Jamie and I have been doing SOO GOOOOOD [to be read in Teen Girl Squad voice] with P90X. I’ve even gotten back into a pair of my size 12 pants!! Which means I’ve dropped about 2 sizes! Yay! Needless to say, I’ve been feeling super good about myself. I feel like I look a whole lot better, and I actually FEEL a lot better! … That is … until I see a photo of myself.
I know, I know, say it all you want. But its demotivating that just when you thought you were looking so hott, you see a picture of yourself looking so not hott. And its not like I was doing something strange in the picture. You know, those pictures where you were in the middle of saying something and your face is all contorted. Nope, I was just standing there, and the picture is awful. Of course, it doesn’t help that I was standing next to my bro-in-law who is uber thin and another super tall thin guy, and was holding my baby who is uber tiny too. It was just a horrible picture.
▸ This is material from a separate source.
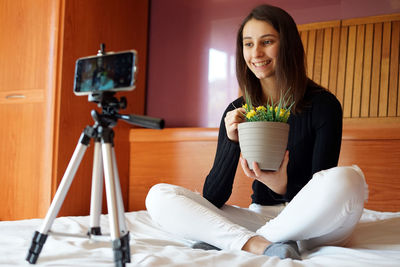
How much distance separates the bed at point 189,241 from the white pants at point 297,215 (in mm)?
50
And what makes it all so much worse, is when someone else sees that picture and says something like, “oh, thats a good picture”…. and you think, “OH, fantastic, so I normally look WORSE than THAT??!!”
That is almost as bad as when you are feeling awfully huge one day and someone says “you look like you are losing weight”, or you KNOW that you’ve gained some and someone says “you are looking so thin”… or my fave… someone said to me, “you’ve lost so much weight I didn’t recognize you” … I know they are trying to be nice and genuinely give you a compliment, and its wrong that it rubs me the wrong way … but still. It makes me wonder, “What do I look like all those other times?”.
Sorry for ranting, but it was on my mind. What things just rub you the wrong way??